Please copy these rows, swapping "decorative stone carving" for "carved stone ornament" and leaving everything else unchanged.

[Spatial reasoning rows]

begin

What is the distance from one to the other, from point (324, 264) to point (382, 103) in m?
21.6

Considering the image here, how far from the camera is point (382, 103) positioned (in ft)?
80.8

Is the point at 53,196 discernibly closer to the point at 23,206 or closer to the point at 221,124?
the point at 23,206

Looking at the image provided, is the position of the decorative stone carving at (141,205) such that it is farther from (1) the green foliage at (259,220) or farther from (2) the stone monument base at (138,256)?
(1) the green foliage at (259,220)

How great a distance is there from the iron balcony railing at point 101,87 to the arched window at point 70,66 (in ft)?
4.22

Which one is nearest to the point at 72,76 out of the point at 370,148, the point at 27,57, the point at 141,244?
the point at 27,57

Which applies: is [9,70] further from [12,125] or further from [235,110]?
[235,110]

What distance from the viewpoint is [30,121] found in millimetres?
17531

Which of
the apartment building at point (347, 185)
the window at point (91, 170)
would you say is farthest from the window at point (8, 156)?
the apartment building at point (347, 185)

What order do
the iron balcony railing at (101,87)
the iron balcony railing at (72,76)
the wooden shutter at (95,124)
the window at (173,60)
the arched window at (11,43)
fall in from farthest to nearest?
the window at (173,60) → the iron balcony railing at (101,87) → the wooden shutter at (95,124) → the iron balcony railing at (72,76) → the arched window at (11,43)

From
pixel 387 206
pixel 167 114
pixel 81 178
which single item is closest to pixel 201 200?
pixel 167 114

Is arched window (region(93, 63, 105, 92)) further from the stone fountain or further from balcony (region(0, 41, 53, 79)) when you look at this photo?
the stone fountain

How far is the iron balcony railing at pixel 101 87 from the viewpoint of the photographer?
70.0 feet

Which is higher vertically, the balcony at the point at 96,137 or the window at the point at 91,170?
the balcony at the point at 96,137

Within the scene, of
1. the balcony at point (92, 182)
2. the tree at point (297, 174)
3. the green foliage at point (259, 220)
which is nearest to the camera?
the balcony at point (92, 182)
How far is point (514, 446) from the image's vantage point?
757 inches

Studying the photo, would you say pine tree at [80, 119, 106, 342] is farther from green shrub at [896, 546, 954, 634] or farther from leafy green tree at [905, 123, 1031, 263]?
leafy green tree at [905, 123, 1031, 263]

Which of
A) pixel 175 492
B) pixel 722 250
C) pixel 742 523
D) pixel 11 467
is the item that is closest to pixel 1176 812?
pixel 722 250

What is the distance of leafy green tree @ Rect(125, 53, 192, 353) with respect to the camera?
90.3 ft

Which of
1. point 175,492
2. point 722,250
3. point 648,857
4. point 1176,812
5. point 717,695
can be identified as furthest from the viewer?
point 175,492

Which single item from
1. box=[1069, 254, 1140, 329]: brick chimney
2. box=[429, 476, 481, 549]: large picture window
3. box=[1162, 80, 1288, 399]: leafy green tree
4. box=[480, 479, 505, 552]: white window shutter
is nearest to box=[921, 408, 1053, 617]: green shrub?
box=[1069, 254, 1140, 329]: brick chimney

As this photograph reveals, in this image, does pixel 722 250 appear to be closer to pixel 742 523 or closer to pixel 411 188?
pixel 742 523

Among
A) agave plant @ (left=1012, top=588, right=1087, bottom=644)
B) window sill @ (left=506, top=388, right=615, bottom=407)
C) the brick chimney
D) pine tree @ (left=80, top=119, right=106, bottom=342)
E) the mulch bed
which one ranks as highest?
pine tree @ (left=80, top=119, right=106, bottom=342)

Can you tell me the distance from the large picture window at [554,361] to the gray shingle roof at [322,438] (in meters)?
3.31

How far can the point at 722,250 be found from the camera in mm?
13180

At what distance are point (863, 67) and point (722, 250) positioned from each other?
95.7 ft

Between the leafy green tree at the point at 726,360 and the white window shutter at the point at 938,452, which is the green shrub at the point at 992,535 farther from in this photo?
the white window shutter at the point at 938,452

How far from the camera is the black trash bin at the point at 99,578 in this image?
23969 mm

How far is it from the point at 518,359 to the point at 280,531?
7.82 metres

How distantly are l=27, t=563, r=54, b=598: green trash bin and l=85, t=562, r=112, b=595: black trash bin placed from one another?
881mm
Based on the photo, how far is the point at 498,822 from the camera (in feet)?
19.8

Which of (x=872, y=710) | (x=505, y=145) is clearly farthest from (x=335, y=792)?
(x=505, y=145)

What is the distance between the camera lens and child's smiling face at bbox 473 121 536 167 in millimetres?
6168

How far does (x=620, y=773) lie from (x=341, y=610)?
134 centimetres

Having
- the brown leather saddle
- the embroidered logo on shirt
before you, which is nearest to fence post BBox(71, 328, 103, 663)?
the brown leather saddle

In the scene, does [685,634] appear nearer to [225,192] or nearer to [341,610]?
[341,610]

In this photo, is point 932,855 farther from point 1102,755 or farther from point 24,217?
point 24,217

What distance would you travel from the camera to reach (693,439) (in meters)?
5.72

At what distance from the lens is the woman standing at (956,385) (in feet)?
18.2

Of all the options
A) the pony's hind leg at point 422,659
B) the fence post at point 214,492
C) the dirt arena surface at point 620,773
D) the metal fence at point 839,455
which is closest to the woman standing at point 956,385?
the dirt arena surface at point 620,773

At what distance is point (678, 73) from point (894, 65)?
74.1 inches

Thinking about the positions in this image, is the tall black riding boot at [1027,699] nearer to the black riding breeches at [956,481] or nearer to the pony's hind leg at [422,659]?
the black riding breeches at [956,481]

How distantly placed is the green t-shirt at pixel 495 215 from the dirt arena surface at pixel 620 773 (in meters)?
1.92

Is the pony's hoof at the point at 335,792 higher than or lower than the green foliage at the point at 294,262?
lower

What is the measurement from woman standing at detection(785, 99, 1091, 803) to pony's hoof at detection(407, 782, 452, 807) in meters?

end

Answer in full:
What is the distance from one to the other, from point (324, 264) to point (382, 103) in m?
21.6

Considering the image here, how far from the camera is point (382, 103) positioned (in ft)?
80.8

Is the point at 53,196 discernibly closer to the point at 23,206 or closer to the point at 221,124?
the point at 23,206

Looking at the image provided, is the position of the carved stone ornament at (141,205) such that it is farther from (1) the green foliage at (259,220) or farther from (2) the stone monument base at (138,256)?
(1) the green foliage at (259,220)

How great a distance is there from the iron balcony railing at point 101,87 to the arched window at point 70,66 (in ft)?
4.22

Which one is nearest to the point at 72,76 out of the point at 370,148, the point at 27,57, the point at 141,244?
the point at 27,57

Which applies: is [9,70] further from [12,125] or further from [235,110]?
[235,110]

What distance from the viewpoint is [30,121] found in millimetres?
17531

Which of
the apartment building at point (347, 185)
the window at point (91, 170)
would you say is farthest from the window at point (8, 156)?
the apartment building at point (347, 185)

What order do
the iron balcony railing at (101,87)
the iron balcony railing at (72,76)
the wooden shutter at (95,124)
the window at (173,60)
the arched window at (11,43)
fall in from farthest to nearest?
the window at (173,60) → the iron balcony railing at (101,87) → the wooden shutter at (95,124) → the iron balcony railing at (72,76) → the arched window at (11,43)

From
pixel 387 206
pixel 167 114
pixel 81 178
which single item is closest to pixel 201 200?
pixel 167 114

Is arched window (region(93, 63, 105, 92)) further from the stone fountain or further from balcony (region(0, 41, 53, 79)) when you look at this photo?
the stone fountain

How far is the iron balcony railing at pixel 101 87 from the viewpoint of the photographer?
70.0 feet

Which is higher vertically, the balcony at the point at 96,137 or the window at the point at 91,170?
the balcony at the point at 96,137

Within the scene, of
1. the balcony at point (92, 182)
2. the tree at point (297, 174)
3. the green foliage at point (259, 220)
which is nearest to the camera?
the balcony at point (92, 182)
How far is point (514, 446) from the image's vantage point?
757 inches

Studying the photo, would you say pine tree at [80, 119, 106, 342] is farther from green shrub at [896, 546, 954, 634] or farther from leafy green tree at [905, 123, 1031, 263]?
leafy green tree at [905, 123, 1031, 263]

Which of
A) pixel 175 492
B) pixel 722 250
C) pixel 742 523
D) pixel 11 467
is the item that is closest to pixel 1176 812?
pixel 722 250

What is the distance of leafy green tree @ Rect(125, 53, 192, 353) with respect to the camera?
90.3 ft

Which of
1. point 175,492
2. point 722,250
3. point 648,857
4. point 1176,812
5. point 717,695
can be identified as furthest from the viewer?
point 175,492

Which single item from
1. box=[1069, 254, 1140, 329]: brick chimney
2. box=[429, 476, 481, 549]: large picture window
3. box=[1162, 80, 1288, 399]: leafy green tree
4. box=[480, 479, 505, 552]: white window shutter
is nearest to box=[921, 408, 1053, 617]: green shrub?
box=[1069, 254, 1140, 329]: brick chimney

As this photograph reveals, in this image, does pixel 722 250 appear to be closer to pixel 742 523 or closer to pixel 411 188?
pixel 742 523

Among
A) agave plant @ (left=1012, top=588, right=1087, bottom=644)
B) window sill @ (left=506, top=388, right=615, bottom=407)
C) the brick chimney
D) pine tree @ (left=80, top=119, right=106, bottom=342)
E) the mulch bed
which one ranks as highest?
pine tree @ (left=80, top=119, right=106, bottom=342)

Can you tell me the distance from the large picture window at [554,361] to the gray shingle roof at [322,438] (in meters)?
3.31

How far can the point at 722,250 be found from the camera in mm?
13180

At what distance are point (863, 67) and point (722, 250) positioned from each other?
95.7 ft

Between the leafy green tree at the point at 726,360 and the white window shutter at the point at 938,452, which is the green shrub at the point at 992,535 farther from in this photo?
the white window shutter at the point at 938,452

How far from the camera is the black trash bin at the point at 99,578 in this image?
23969 mm

How far is it from the point at 518,359 to the point at 280,531?
7.82 metres

How distantly are l=27, t=563, r=54, b=598: green trash bin and l=85, t=562, r=112, b=595: black trash bin placed from one another?
881mm
Based on the photo, how far is the point at 498,822 from the camera (in feet)?
19.8

Which of (x=872, y=710) | (x=505, y=145) is clearly farthest from (x=335, y=792)?
(x=505, y=145)

What is the distance between the camera lens and child's smiling face at bbox 473 121 536 167 in millimetres?
6168

How far does (x=620, y=773) lie from (x=341, y=610)?
134 centimetres

Having
- the brown leather saddle
- the embroidered logo on shirt
before you, which is nearest to fence post BBox(71, 328, 103, 663)?
the brown leather saddle

In the scene, does [685,634] appear nearer to [225,192] or nearer to [341,610]?
[341,610]

In this photo, is point 932,855 farther from point 1102,755 or farther from point 24,217?
point 24,217

What distance would you travel from the camera to reach (693,439) (in meters)?
5.72

At what distance from the lens is the woman standing at (956,385) (in feet)?
18.2

Of all the options
A) the pony's hind leg at point 422,659
B) the fence post at point 214,492
C) the dirt arena surface at point 620,773
D) the metal fence at point 839,455
which is closest to the woman standing at point 956,385?
the dirt arena surface at point 620,773

At what distance is point (678, 73) from point (894, 65)?
74.1 inches

Thinking about the positions in this image, is the tall black riding boot at [1027,699] nearer to the black riding breeches at [956,481] or nearer to the pony's hind leg at [422,659]?
the black riding breeches at [956,481]

How distantly placed is the green t-shirt at pixel 495 215 from the dirt arena surface at pixel 620 773 (in meters)?
1.92

Is the pony's hoof at the point at 335,792 higher than or lower than the green foliage at the point at 294,262?
lower

What is the measurement from woman standing at detection(785, 99, 1091, 803) to pony's hoof at detection(407, 782, 452, 807) in meters?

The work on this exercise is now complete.